What makes things very scary is that the main reason to use repo is to avoid putting down cash or pledging assets in the form of a conventional loan. And since all of Europe is now asset strapped, virtually every insolvent banking system, be it Italy's or Spain's is now entirely reliant on repo: in short every single European bank is one massive MF Global-type blow up just waiting to happen.

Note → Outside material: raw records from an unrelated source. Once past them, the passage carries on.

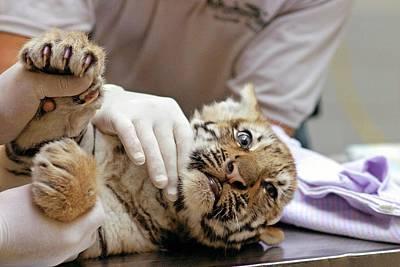 Michigan Detroit Zoo Photograph - Vets Examining An Amur Tiger Cub by Jim West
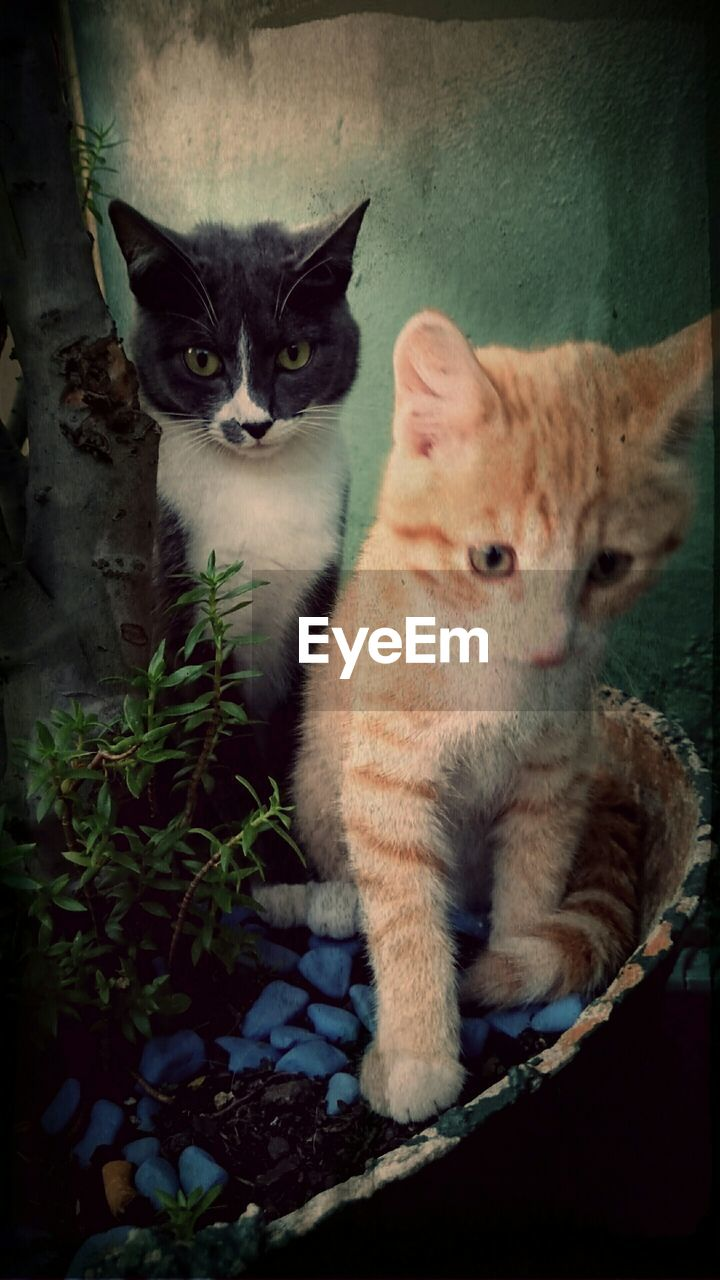 Close-up of two cats looking away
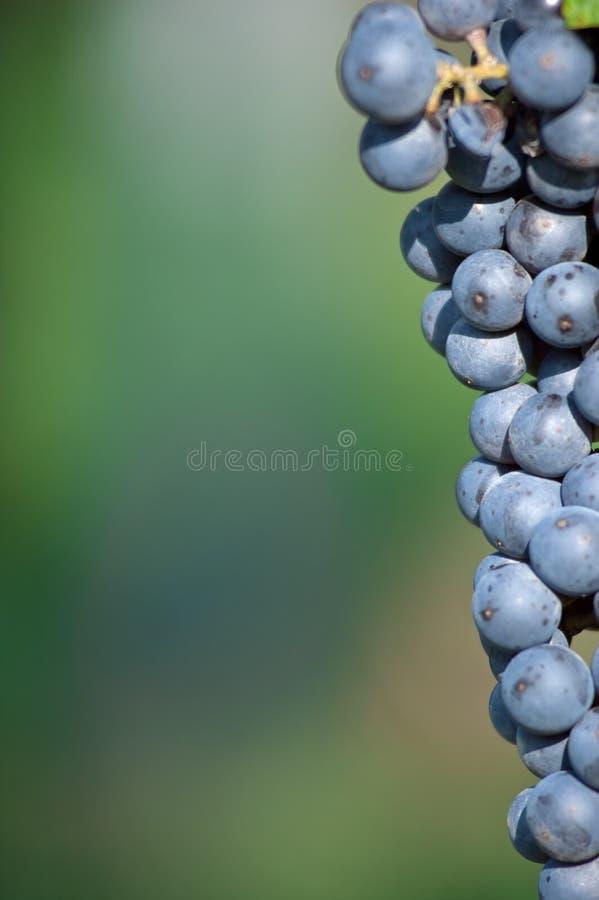 wiązki winogrona czerwień obrazy stock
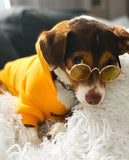 Vintage Pup: Yellow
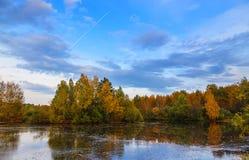 Charca de oro del otoño y árboles amarillos que igualan el rastro de un aeroplano Fotos de archivo libres de regalías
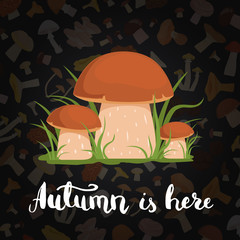 Vector background with cartoon mushrooms and lettering
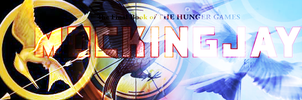 Hunger Games Banner-not free by RBSRdesigns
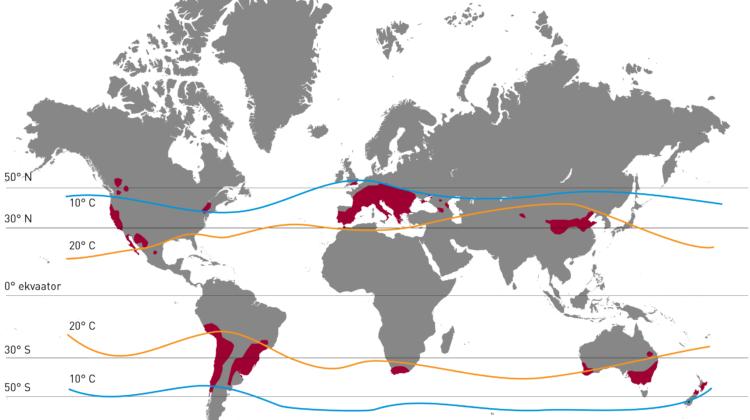 Maailma veinitootmispiirkonnad.
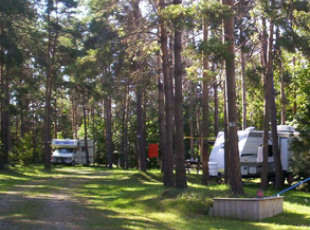 Pine Tree Leisure Camping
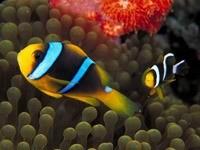 Рыбки над водорослями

And with peripheral European banks using repo to buy up as much sovereign bonds as they can, one thing is assured: once sovereign bond yields start blowing out, the liquidating cascade will commence, as margin call after margin call saps the collateral counterparty chain of any excess liquidity, forcing the ECB to finally not only use the OMT, but since the OMT is one big mirage which doesn't exist from a legal standpoint, to directly inject cash into countless banks: a move which Germany will just love.
However, for now why worry?
After all the BOJ's massive QE came just at the right time to find the next big marginal buyer of peripheral debt alongside domestic PIIGS banks (most likely just as the capacity for repo was about to be maxed out). The immediate result has been the epic and near record in many instances, tightening of peripheral spreads. Alas, they can only go to zero, before someone sells. And then someone else sells, and the carry trade unwinds.
Sadly, the last in this unwind chain will be the suddenly once again very much insolvent Italian and Spanish banks who will then have to once more get full taxpayer defaults while waving the Mutual Assured Destruction card.
The only question is when. However, if Abenomics does indeed suffer an early death due to program failure or whatever other reason, that will be the time to bolt the hatches and lower the periscope as the marginal buyer of European toxic hazard will be gone, and the European banks will have no choice but to dump it all, finally setting off the endspiel of the European crisis.